Sarebbe curioso ribaltare la prospettiva: qualcuno ha davvero pensato che con Conte al timone il Napoli potesse ambire a un tranquillo sesto posto? Che potesse convivere con l’idea di un “anno di transizione”? Se è così, allora non si è capito niente di Conte, ma nemmeno del Napoli post-scudetto, in crisi d’identità e fame. Lui non viene per “costruire lentamente”, ma per dare uno scossone. Perché questa squadra ha ancora il potenziale per stare tra le prime quattro, ma ha bisogno di un leader vero. E quello, Conte lo è, nel bene e nel male.

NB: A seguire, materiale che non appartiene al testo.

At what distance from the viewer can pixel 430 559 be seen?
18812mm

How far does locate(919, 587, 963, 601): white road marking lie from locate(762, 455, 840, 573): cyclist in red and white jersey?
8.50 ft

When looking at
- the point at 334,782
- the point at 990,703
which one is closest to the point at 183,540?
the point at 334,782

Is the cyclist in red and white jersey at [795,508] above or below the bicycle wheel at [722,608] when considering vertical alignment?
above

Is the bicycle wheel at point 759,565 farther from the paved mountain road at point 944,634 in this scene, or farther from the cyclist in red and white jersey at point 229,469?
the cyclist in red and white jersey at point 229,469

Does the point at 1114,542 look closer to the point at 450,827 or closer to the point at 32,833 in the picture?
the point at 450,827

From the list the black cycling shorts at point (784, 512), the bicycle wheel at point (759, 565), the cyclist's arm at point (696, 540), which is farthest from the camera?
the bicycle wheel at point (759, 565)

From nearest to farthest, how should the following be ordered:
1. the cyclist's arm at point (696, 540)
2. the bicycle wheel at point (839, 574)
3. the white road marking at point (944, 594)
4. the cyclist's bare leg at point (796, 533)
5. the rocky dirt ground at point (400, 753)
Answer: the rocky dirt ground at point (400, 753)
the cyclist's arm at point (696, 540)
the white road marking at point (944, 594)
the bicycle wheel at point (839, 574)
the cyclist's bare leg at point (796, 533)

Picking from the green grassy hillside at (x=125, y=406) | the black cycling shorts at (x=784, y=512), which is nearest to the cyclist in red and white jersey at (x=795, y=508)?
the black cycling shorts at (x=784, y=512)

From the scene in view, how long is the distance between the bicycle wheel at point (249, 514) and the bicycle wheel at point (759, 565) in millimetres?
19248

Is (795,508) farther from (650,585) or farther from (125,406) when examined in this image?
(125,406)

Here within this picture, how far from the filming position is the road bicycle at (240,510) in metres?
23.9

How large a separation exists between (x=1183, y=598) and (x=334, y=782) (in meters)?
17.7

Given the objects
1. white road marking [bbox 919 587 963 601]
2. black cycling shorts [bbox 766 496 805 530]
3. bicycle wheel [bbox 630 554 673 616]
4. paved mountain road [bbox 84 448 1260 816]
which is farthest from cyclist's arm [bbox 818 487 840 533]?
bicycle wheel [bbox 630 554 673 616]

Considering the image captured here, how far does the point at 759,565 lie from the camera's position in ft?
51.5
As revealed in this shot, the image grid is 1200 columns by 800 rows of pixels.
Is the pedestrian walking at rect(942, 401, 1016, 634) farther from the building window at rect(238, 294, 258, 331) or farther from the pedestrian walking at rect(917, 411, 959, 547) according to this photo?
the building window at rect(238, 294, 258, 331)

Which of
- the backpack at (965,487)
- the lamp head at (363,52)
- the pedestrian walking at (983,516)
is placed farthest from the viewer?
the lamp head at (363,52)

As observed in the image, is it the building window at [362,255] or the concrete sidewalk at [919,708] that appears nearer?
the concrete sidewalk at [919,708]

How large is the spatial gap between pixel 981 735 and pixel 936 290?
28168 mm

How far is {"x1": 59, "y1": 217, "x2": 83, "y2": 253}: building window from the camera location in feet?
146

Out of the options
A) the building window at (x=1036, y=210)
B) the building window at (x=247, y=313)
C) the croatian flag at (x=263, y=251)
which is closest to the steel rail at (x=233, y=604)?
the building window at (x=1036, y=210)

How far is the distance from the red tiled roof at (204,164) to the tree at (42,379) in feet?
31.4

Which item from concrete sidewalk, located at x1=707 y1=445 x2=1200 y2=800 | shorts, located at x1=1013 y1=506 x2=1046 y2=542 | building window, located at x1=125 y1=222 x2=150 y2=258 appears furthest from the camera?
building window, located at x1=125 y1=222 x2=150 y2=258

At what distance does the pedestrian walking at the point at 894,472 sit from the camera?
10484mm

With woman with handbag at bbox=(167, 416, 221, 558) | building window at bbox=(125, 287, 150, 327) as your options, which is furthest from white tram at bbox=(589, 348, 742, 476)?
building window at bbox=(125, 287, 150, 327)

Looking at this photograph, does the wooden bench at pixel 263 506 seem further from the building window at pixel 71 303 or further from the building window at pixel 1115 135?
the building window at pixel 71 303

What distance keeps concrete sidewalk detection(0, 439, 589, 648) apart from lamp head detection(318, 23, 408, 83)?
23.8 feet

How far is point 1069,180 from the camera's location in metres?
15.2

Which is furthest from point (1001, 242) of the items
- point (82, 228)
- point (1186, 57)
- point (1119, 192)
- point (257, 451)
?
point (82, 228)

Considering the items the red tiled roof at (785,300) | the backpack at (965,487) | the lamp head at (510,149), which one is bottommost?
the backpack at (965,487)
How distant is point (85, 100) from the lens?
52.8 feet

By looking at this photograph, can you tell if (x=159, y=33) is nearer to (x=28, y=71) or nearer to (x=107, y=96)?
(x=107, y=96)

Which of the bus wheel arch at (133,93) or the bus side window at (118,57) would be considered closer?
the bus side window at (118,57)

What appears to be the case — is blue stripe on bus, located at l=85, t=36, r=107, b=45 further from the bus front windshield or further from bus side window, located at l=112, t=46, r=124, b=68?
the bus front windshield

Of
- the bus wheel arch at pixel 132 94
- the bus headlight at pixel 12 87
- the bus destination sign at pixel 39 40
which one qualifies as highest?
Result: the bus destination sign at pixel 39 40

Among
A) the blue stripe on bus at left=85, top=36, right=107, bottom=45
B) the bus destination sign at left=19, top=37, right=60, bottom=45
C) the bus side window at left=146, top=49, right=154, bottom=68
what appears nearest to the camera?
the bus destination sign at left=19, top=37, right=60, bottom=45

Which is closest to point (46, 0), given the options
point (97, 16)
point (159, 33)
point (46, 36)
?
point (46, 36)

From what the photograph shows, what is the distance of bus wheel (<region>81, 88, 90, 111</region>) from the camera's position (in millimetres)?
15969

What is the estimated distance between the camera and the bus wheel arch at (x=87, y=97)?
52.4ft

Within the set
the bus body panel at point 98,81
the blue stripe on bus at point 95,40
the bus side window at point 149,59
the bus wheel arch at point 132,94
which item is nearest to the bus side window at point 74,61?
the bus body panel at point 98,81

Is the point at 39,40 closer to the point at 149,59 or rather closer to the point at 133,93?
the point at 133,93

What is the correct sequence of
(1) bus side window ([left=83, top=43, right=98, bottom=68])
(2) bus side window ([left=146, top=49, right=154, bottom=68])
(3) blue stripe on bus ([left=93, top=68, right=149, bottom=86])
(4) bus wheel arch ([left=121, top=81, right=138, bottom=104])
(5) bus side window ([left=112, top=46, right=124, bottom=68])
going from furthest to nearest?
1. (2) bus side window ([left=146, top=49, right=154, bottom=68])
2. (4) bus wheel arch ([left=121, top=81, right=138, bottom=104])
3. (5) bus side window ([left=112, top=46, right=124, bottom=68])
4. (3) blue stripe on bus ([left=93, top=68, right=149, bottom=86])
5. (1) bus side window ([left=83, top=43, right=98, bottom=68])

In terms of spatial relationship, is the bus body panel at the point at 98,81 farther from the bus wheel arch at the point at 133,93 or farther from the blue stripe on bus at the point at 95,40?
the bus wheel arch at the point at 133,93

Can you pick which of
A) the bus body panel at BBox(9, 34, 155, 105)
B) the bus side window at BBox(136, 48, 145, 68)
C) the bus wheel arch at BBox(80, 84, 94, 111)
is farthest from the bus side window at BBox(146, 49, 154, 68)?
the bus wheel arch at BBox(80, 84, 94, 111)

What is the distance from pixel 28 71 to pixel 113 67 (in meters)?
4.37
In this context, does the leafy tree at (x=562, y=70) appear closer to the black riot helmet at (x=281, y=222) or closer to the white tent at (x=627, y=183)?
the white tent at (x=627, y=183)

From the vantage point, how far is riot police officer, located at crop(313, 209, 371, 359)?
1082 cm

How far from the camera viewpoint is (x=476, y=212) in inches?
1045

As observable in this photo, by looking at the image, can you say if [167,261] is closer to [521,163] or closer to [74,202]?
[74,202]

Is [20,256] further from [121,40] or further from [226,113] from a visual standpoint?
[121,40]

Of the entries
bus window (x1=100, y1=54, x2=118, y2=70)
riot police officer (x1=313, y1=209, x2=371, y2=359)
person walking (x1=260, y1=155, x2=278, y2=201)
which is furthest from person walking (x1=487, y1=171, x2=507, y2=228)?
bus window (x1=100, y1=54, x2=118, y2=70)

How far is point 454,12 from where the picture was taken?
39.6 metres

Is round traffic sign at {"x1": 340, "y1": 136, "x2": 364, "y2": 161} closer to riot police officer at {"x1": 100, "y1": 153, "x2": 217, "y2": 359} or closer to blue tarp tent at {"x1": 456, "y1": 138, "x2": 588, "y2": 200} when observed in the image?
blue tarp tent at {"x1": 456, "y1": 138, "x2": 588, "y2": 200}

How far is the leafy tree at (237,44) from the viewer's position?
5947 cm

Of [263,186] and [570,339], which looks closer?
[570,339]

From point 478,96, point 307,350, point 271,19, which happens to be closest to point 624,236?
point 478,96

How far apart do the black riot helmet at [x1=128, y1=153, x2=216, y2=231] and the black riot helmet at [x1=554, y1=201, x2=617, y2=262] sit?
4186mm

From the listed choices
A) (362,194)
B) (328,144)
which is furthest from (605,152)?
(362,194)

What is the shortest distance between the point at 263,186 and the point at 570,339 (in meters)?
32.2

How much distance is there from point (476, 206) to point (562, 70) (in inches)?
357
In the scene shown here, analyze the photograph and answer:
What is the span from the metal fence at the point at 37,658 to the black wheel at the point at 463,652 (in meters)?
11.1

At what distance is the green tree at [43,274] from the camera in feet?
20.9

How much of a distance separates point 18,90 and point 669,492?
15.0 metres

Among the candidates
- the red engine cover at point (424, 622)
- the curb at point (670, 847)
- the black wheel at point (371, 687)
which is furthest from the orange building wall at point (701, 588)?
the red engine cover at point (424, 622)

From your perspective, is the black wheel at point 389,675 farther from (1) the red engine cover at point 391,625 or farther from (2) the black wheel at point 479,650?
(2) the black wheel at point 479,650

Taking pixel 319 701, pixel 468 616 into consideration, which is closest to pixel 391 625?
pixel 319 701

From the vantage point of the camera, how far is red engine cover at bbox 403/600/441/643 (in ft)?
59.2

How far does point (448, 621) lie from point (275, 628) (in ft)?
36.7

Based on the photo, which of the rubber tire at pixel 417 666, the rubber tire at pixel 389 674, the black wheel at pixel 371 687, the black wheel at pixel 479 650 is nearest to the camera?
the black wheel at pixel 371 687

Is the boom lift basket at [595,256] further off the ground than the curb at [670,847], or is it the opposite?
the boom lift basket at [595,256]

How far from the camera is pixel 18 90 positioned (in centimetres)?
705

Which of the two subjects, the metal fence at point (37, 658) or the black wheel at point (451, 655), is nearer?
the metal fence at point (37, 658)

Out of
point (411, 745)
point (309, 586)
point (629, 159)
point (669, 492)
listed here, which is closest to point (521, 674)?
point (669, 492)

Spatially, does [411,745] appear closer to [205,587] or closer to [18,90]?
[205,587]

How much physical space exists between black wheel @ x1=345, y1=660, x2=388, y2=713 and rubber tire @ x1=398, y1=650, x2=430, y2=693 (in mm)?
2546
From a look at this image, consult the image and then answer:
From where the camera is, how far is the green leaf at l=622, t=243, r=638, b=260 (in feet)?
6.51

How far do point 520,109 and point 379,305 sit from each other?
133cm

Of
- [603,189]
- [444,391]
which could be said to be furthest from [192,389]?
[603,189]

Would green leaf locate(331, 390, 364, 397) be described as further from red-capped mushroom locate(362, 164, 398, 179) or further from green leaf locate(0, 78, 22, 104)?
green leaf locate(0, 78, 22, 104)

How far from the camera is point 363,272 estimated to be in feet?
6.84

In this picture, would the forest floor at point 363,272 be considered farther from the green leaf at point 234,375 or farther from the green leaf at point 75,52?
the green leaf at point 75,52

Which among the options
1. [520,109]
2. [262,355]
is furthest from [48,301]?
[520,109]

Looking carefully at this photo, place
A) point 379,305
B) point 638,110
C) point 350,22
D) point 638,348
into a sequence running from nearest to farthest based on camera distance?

Napoli in un involucro di narcisismo autodistruttivo
Altro punto di domanda: può il contesto mediatico e popolare permettersi tutto – provocare, giudicare, emettere sentenze – mentre Conte non può nemmeno chiedere chiarezza? Perché funziona così? Il calcio italiano ha questa strana tendenza: si esalta nel chiedere “grandi nomi”, salvo poi trattarli come un capriccio ingombrante non appena iniziano a esercitare la loro autorità.
No, non funziona così. Non può funzionare così. Se si chiama Conte, si deve sapere chi si sta portando in casa: un uomo che non fa sconti, a nessuno, nemmeno a sé stesso. Pretende perché dà. E se chiede garanzie non è per capriccio, bensì per coerenza. L’alternativa è la mediocrità camuffata da “progetto sostenibile”. Ma non è per quello che Conte è tornato.
E allora, o lo si accetta per quello che è – con il suo fuoco e le sue richieste – o si smetta di invocare “grandi rivoluzioni” solo per poi spaventarsi al primo scossone. La verità è che Conte non cerca nemici: li smaschera. E a qualcuno, questo, dà fastidio.
Se Conte resterà lo farà con la sua solita furia metodica. Ma il problema di fondo resterà: Napoli ha perso il contatto con la realtà del calcio moderno, e continua a guardarsi allo specchio credendosi regina, mentre la sua immagine riflessa mostra solo frammenti, illusioni e un narcisismo autodistruttivo.